Sean wants the next chat to focus on the **gameplay experience**, because there are major flaws right now.

Do not assume the current timing works. It probably does not.

Potential areas to examine next:

- Does the timer start at the right moment?
- Does the player have enough time to read the answer?
- Does the game feel like a buzzer race or like waiting for the UI?
- Is the TRUST / CALL SHENANIGANS decision clear enough?
- Is the game too fast for learners who need plain-language, low-pressure interaction?
- Is the game too slow for play energy?
- Should the timer be removed, delayed, paused while reading, or made facilitator-controlled?
- Does the one-answer-at-a-time structure still feel fun, or does it make the player wait too much?
- Are feedback and scoring understandable at playtime?
- Are the metadata badges useful in gameplay, or are they too “developer brain” for learners?

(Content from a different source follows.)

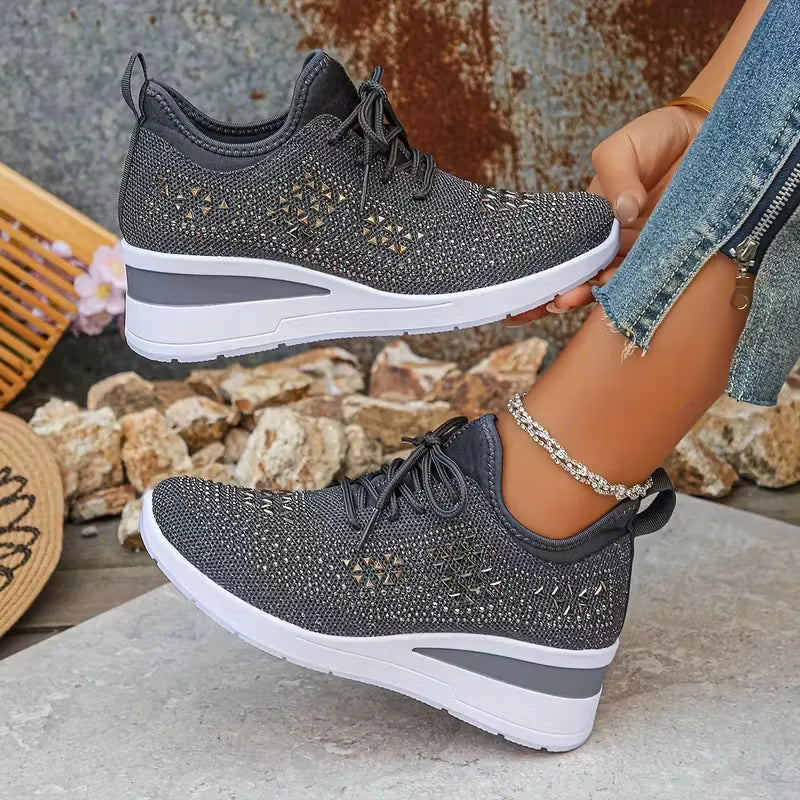 Platform sneakers with knitted upper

The key next task is not more content or randomization. The next task is playability.

---

## 11. What Not to Reintroduce

Do **not** revert to the older prototype assumptions unless Sean explicitly asks.

Avoid reintroducing:

- React/Babel CDN setup from older prototypes.
- The old all-three-answers-at-once mechanic as the main game flow.
- Generic answer generator logic as the primary content system.
- DOG as the current character name.
- Old scoring functions that do not support the newer trust/shenanigans flow.
- Heavy commentary between rounds.
- Long explanation crawls during gameplay.

The current core flow remains:

```text
AL-X presents the clue → one model buzzes in → player trusts or calls shenanigans → reveal → continue
```

---

## 12. Suggested Opening Prompt for the Next Chat

Use something like this to start the next chat:

```text
We are continuing Clanker Jeopardy, a DOORS 2 AI literacy game. Please read the attached handoff. The current playable file is clanker-jeopardy-claude-integrated.html, paired with questions-claude-demo.json. Do not add more randomization yet. The next task is to analyze and improve the gameplay experience, especially timing, pacing, readability, and whether the trust/shenanigans decision works at playtime. We need to preserve the current canon roster: AL-X, CHATTY, ECHO, ROCK. DOG is retired except as a legacy fallback.
```

---

## 13. Final Note

This session was useful because it clarified the boundary between **behavioural design** and **finished content**. Claude’s files help define why the models behave differently. The game still needs careful writing, playtesting, and timing redesign before it will work well in front of learners.

Current next move: stop here, hand off cleanly, and begin a fresh gameplay-focused design discussion.